- SELECTED PASSAGE:
______
Palliative Radiation Treatment
What is palliative radiation?
Radiation is the use of high-energy x-rays to damage the DNA of cells, which leads to the death of cancer cells. Palliative radiation is a type of palliative care. Palliative radiation is the use of radiation to a specific area to shrink a tumor, slow down tumor growth, or to reduce or relieve symptoms such as pain and bleeding. Often, palliative radiation is used to treat symptoms or side effects being caused by the cancer itself. It doesn’t aim to cure cancer. Palliative radiation aims to improve quality of life, so lower doses and fewer treatments are used.
What side effects can I expect with palliative radiation?
Although you might only have a few treatments, you could have side effects. These are often short-term side effects, lasting 1-4 weeks after your treatment has ended. The side effects you have are in relation to the part of the body being treated. Side effects can include:
Worsening of Symptoms
Your symptoms may worsen before they start to get better. This can include pain, a change in strength, worsening headaches, or a change in vision. If you are having any worsening of your symptoms, it is important to notify your care team.
Fatigue is a very common side effect of cancer and its treatments. It is a feeling of exhaustion and can be physical, emotional, and mental. In the first few weeks after radiation is done, you may feel even more tired than if you were receiving daily radiation therapy. This is normal. Fatigue may continue for 2-3 weeks after radiation therapy, and then slowly start to get better. . Activity can help with feeling fatigued. Ask your care team if you can exercise. When your body is tired, rest.
______
- EXERCISE DATA:
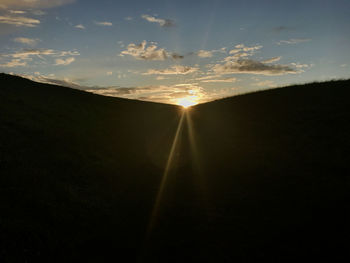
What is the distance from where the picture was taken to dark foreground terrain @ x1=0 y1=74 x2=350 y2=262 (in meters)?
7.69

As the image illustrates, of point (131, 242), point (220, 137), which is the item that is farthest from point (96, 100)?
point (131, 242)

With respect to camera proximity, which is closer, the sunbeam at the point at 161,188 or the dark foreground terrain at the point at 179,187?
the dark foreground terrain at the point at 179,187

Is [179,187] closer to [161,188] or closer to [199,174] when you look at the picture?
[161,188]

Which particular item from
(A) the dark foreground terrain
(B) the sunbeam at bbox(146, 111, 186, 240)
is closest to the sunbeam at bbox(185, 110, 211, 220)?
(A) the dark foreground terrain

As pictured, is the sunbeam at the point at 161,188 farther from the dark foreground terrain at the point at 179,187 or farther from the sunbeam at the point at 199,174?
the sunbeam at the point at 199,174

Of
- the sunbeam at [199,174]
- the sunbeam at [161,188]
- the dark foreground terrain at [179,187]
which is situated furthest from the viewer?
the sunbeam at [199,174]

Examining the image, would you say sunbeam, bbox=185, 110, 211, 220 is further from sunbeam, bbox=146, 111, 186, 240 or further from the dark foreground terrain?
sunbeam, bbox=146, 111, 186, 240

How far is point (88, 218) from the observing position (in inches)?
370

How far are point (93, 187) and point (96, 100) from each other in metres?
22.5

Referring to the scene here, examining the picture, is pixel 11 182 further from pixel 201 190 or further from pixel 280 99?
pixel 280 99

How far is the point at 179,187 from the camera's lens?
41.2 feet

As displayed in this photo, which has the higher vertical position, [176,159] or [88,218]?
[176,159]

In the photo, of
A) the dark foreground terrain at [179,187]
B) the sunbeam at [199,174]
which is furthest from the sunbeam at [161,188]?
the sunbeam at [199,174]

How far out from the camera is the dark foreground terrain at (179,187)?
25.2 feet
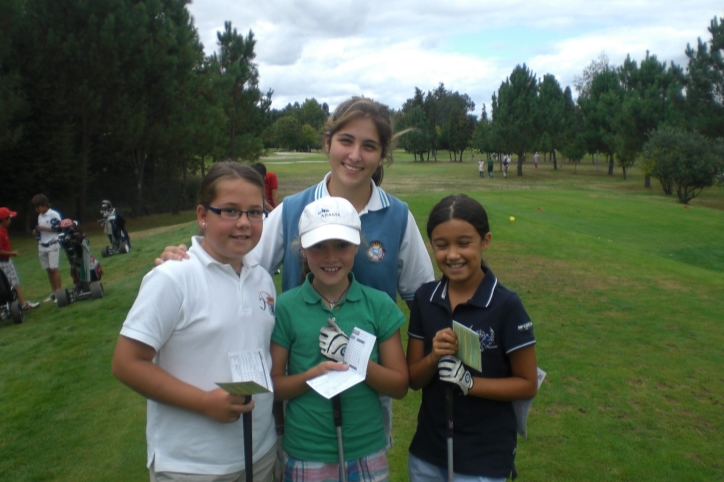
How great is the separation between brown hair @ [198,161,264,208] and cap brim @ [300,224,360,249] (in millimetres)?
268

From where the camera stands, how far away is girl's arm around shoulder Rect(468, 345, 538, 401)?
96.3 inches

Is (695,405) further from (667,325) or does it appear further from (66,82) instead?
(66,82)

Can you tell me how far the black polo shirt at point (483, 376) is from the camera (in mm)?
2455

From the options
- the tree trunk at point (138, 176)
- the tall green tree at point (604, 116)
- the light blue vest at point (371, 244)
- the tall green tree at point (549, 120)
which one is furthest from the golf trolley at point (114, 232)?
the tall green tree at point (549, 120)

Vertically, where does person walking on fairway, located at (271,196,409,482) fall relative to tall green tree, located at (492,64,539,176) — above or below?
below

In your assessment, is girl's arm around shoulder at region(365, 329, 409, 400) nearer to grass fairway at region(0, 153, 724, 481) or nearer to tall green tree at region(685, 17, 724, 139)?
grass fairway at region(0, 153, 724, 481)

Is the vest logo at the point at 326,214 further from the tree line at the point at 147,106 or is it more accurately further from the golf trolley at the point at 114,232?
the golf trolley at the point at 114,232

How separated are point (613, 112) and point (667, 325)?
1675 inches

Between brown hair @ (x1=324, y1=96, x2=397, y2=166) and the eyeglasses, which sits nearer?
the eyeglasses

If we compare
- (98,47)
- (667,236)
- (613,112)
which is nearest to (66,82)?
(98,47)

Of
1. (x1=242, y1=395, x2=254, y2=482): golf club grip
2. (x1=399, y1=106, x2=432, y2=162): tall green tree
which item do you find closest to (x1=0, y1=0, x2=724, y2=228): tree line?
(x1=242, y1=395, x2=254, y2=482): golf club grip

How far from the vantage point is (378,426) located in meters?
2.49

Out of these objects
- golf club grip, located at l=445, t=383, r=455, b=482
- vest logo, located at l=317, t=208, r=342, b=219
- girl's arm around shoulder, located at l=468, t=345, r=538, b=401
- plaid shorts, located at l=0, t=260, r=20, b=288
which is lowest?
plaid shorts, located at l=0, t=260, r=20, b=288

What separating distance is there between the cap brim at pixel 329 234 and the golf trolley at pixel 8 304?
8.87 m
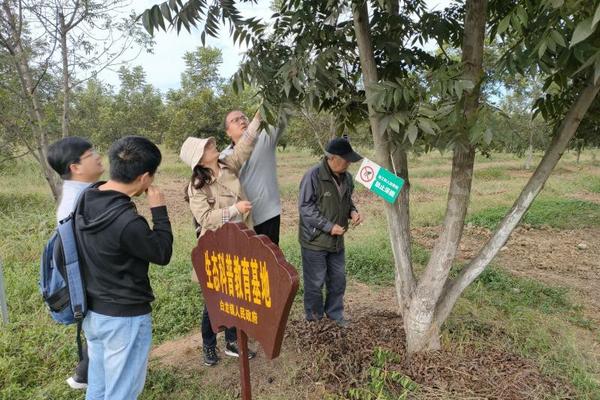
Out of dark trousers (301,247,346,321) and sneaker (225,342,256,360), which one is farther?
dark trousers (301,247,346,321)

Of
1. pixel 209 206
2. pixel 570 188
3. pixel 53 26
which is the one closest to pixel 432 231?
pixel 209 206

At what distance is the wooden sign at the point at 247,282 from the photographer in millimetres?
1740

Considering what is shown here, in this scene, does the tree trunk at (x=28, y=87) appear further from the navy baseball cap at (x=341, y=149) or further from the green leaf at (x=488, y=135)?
______
- TASK ITEM A:
Extract from the palliative radiation passage the wording starting with "Radiation is the use of high-energy" and going on through "treatments are used.".
- TASK ITEM B:
Extend the palliative radiation passage from the point where it stops.
The entries are separate material and have no connection to the palliative radiation passage.

- ANSWER AREA A:
Radiation is the use of high-energy x-rays to damage the DNA of cells, which leads to the death of cancer cells. Palliative radiation is a type of palliative care. Palliative radiation is the use of radiation to a specific area to shrink a tumor, slow down tumor growth, or to reduce or relieve symptoms such as pain and bleeding. Often, palliative radiation is used to treat symptoms or side effects being caused by the cancer itself. It doesn’t aim to cure cancer. Palliative radiation aims to improve quality of life, so lower doses and fewer treatments are used.

- ANSWER AREA B:
Skin Care and Hair Loss
Radiation can cause your skin to become red, dry, itchy, and irritated. You should use a gentle soap or shampoo and lukewarm water to wash the affected skin. Your radiation team will let you know which lotions you should use. Apply these creams/lotions as needed. You should not use heating packs or ice packs on the area until your care team tells you that you can.
If you had hair loss and/or scalp irritation, do not dye or perm your hair for one month after treatment is complete. If your treatment fields include your head/scalp, you should not use a hairdryer or curling iron on a hot setting for a few weeks. Do not use products like hairspray directly on your scalp. The irritation and redness will start to get better 2-3 weeks after radiation is done. Hair loss can be either temporary or permanent. Permanent hair loss usually occurs with higher radiation doses.
You will need to protect your skin from the sun. For a few weeks after treatment try to avoid sun exposure to the area of your body that was treated. Continue to protect this area for many years after treatment. When outside, stay covered and use sunscreen that has at least SPF 30.
A pain flare is a temporary increase in pain in the treatment area. It can range from mild to severe. It can start shortly after treatment, to within a few weeks of finishing treatment, and on average last a few hours to a few days. It is thought to be related to inflammation caused by the radiation. If you have a pain flare, ask your care team how to best manage the pain.
Mouth and Throat Issues
If you had radiation to your head and/or neck, your mouth and throat may be affected. You may get sores or blisters on your oral mucosa (the membranes covering your mouth and throat) which can be painful and may it difficult to swallow. Your care team will teach you about mouth care and can prescribe medications to ease the pain. You may also have dry mouth. If your mouth feels dry, make sure to stay hydrated. Take small sips of water throughout the day and suck on sugar-free hard candies to help make more saliva. Your esophagus, the muscular tube that connects your throat to your stomach, can also become swollen causing painful swallowing and in some cases a burning sensation in the neck and chest area. As your esophagus heals, you will have less pain.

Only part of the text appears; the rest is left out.